Pierson Marks (34:47.2)
Right.
Bilal Tahir (34:59.618)
there's a, because of the deterministic aspect of things, we'll probably have some sort of a hybrid approach. And I wonder if it's used as a initial boilerplate that expedites the process to generate these worlds. But then they're like, all right, we have the world now, we have the characters, how do we make sure we always have the sword, we always have the castle, et cetera. So it'll be super interesting to see how that works. Yeah.
Pierson Marks (35:17.833)
Right. Totally.
And I have a thesis around this too, is because in most cases, I'd kind of like agree with you that you need to translate into code. think that the AI accelerates that development process. But in video games specifically, you know, there's narrative designers who design the storyline. That storyline, like is, it's a lot of thought and logic and that's like the core of the game. And that storyline should not be different for everybody. You know, you need to have this one character, he needs to have this personality.
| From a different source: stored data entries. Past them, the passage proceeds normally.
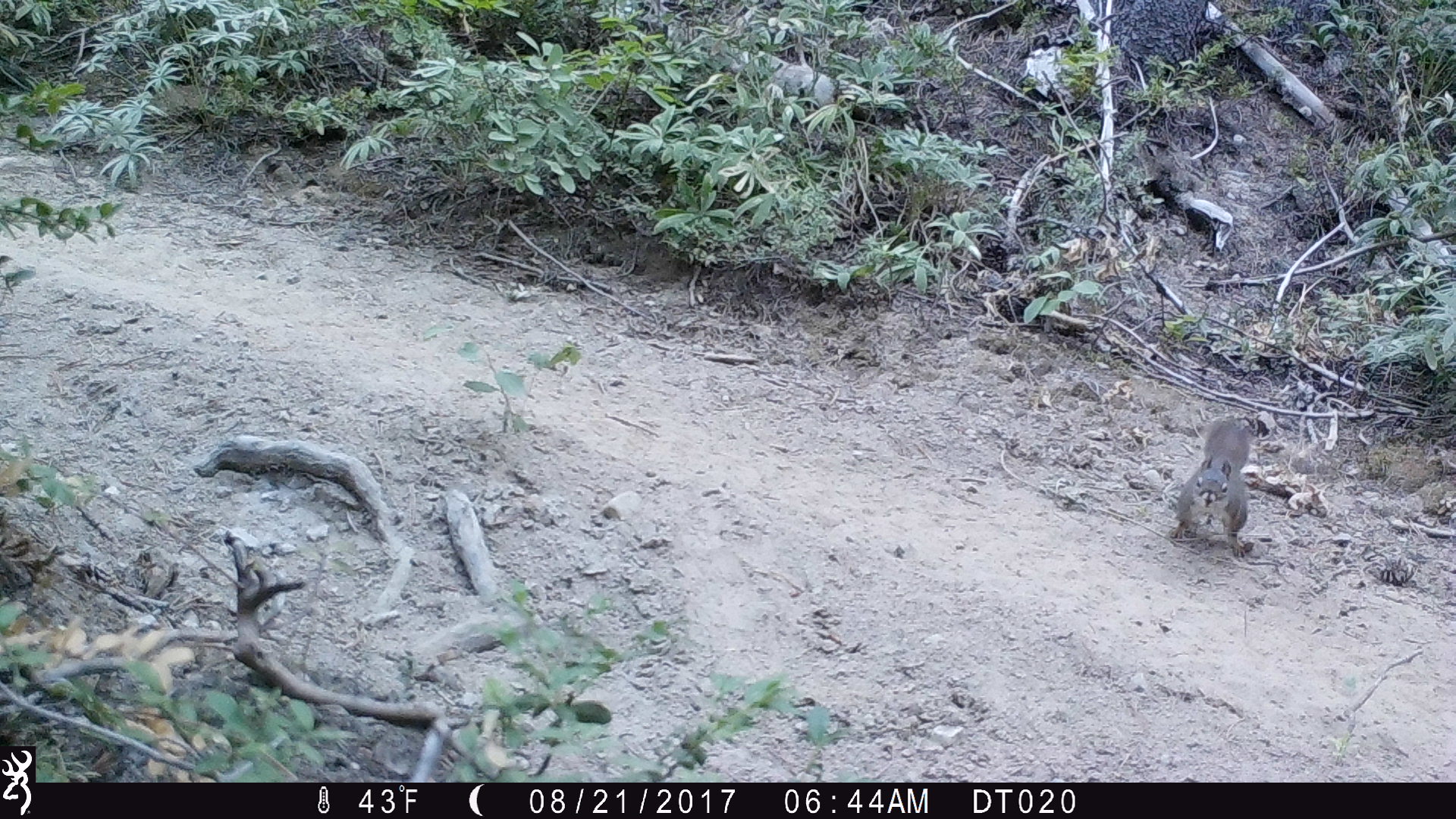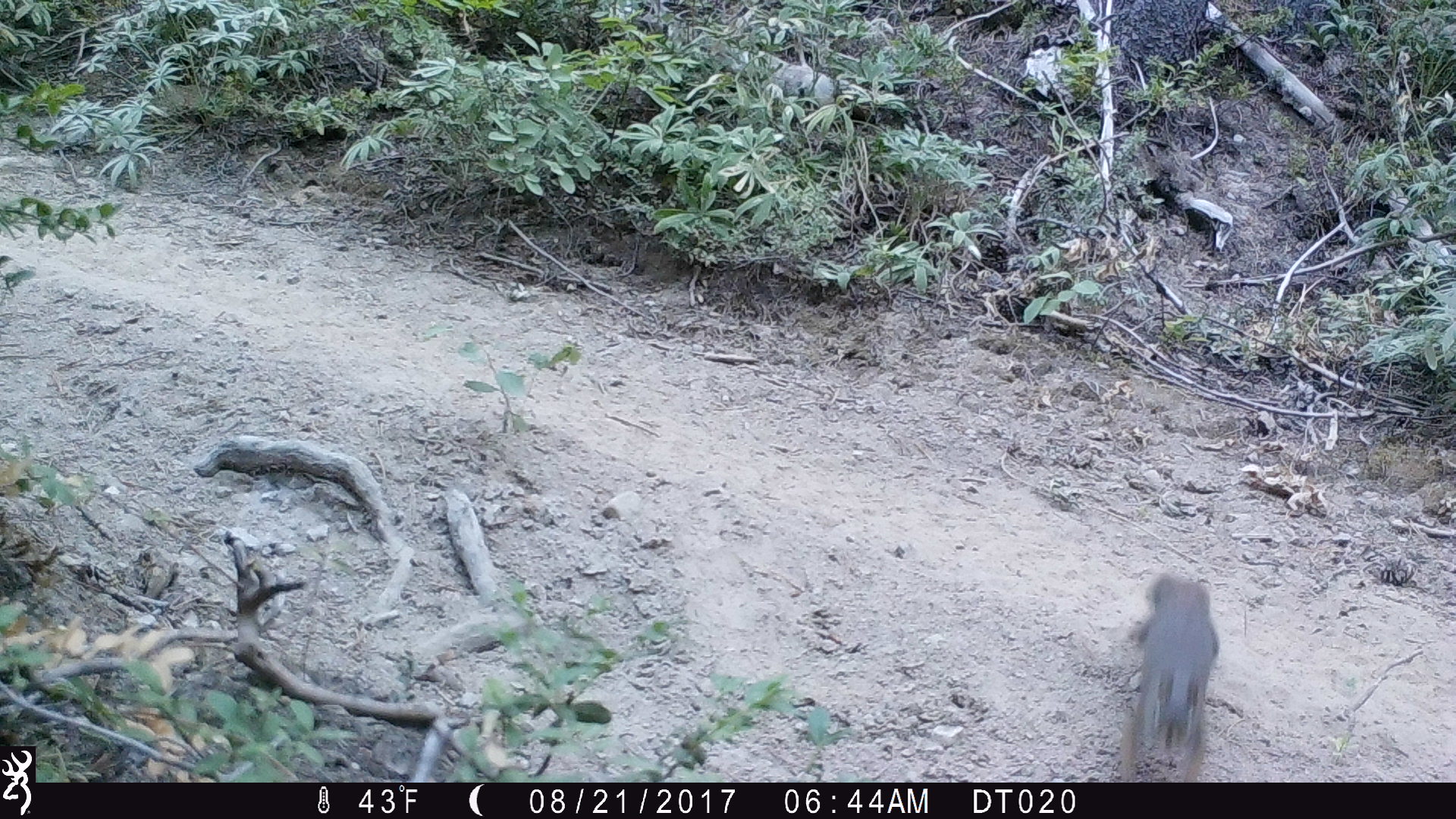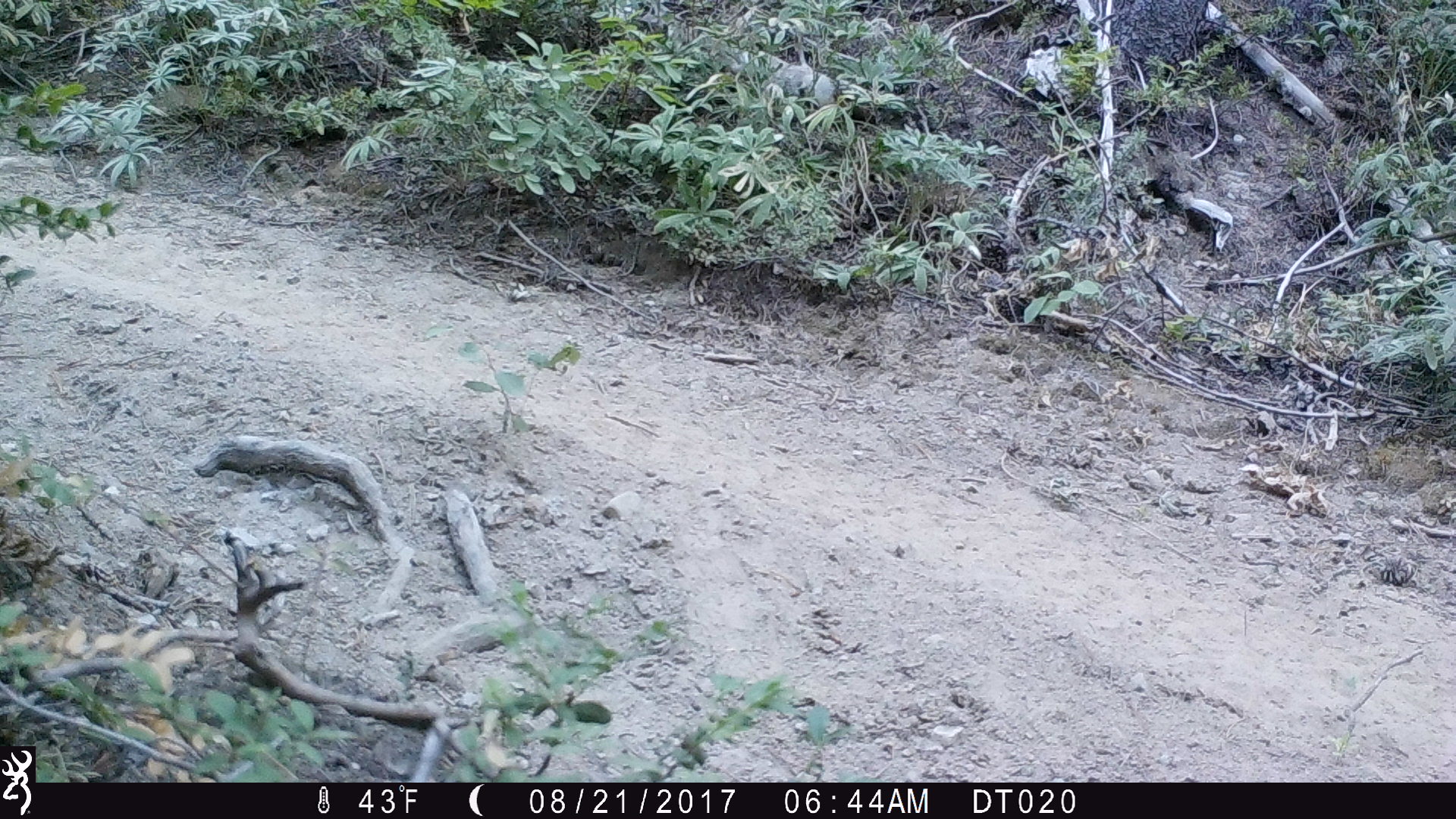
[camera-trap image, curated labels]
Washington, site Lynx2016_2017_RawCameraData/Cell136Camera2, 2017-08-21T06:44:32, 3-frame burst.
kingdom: Animalia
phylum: Chordata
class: Mammalia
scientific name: Mammalia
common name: small mammal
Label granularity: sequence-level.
you have these other characters in the world and then you need to go through this journey towards some endpoint which like the development studio wants that story to be because that's like what they're paid to do is like creating a great story. But then to make that world come alive there's so many things that don't necessarily need to be consistent from player to player like the number let's say think about you're running through a field and you're playing Zelda and the number of trees on that one field
There's a designer out there that's like, I'm putting a tree here. I'm putting a tree here, putting a tree there. The grass is going to look this way. Nobody cares about those. Those are like these elements that make the world feel real. But if I have seven trees and your game is generated with eight trees, it's not going to matter. It doesn't like. And so I think you have that element. But also for the consistency part, I could see like this new type of paradigm where.
Bilal Tahir (36:25.187)
Mm-hmm.
Bilal Tahir (36:30.062)
Mm-hmm.
Bilal Tahir (36:35.777)
Hmm.
Pierson Marks (36:44.626)
you create a canvas that you have images, you go text to image. And so let's say in the same like castle example, you prompt kind of a castle on a hill and you pretty much as the narrative designer, you...
generate multiple images and you place them in this virtual world. And so you have Gini 3 which is generating the world, but it also has coordinate locations of where images should live in that world.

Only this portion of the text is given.